Data extracted from a collection ▸
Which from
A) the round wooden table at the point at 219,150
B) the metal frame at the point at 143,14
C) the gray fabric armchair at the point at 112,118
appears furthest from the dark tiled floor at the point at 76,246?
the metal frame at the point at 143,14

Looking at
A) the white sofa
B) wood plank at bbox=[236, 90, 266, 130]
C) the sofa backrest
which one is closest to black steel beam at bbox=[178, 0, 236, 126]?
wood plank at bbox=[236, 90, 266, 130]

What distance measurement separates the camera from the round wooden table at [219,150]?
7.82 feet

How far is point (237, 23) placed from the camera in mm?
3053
* * *
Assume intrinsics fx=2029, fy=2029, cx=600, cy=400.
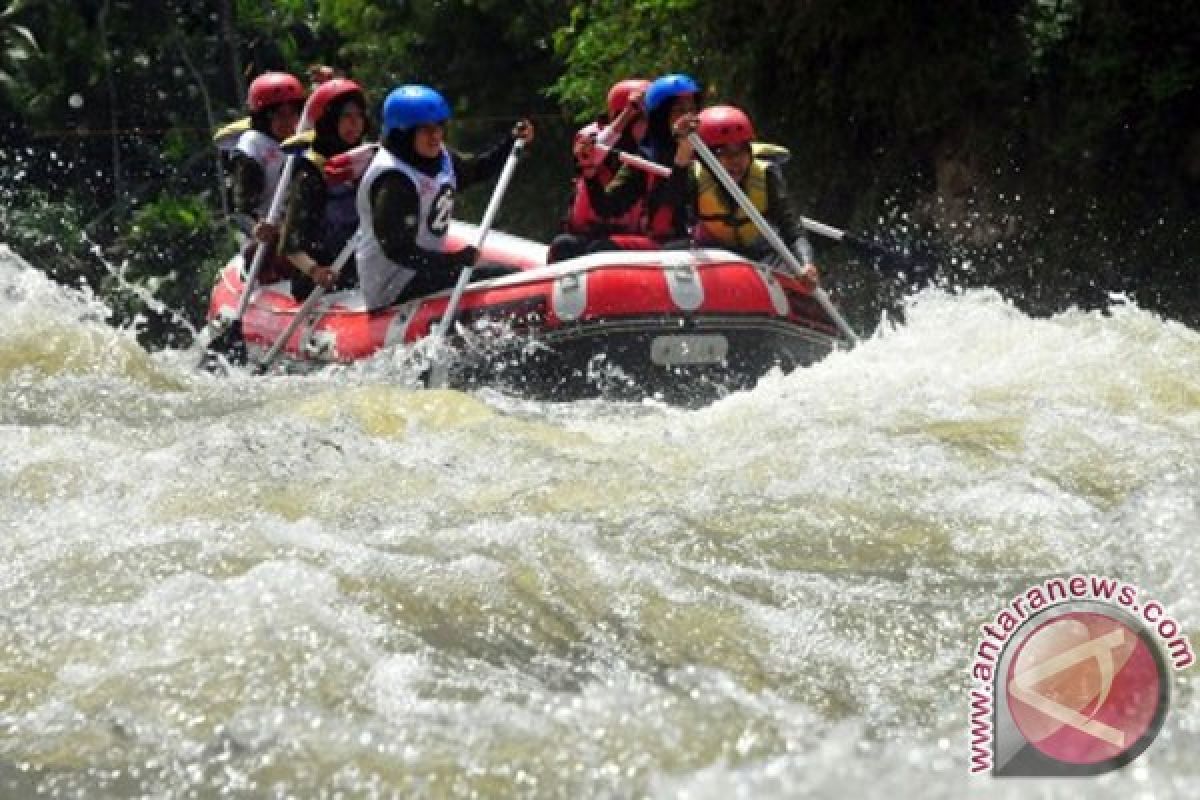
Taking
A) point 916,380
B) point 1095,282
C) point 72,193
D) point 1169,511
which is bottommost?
...
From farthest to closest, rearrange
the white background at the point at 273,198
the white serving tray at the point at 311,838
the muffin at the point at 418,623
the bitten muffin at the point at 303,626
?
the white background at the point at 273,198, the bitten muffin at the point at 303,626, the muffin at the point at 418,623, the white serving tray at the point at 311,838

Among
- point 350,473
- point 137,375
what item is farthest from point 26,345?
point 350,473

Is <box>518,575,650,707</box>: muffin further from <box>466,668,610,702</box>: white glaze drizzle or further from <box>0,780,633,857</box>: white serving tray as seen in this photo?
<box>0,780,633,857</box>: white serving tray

SET TASK ▸
Transcribe the rows between the line holding "Assume intrinsics fx=2029, fy=2029, cx=600, cy=400." and the line holding "which is bottommost?", inclusive, keeping every character the same. Leave the picture out of your copy.

ANSWER TO THE TASK ▸
Assume intrinsics fx=2029, fy=2029, cx=600, cy=400.
Taking
A) point 916,380
B) point 1095,282
C) point 72,193
D) point 1169,511
which is bottommost?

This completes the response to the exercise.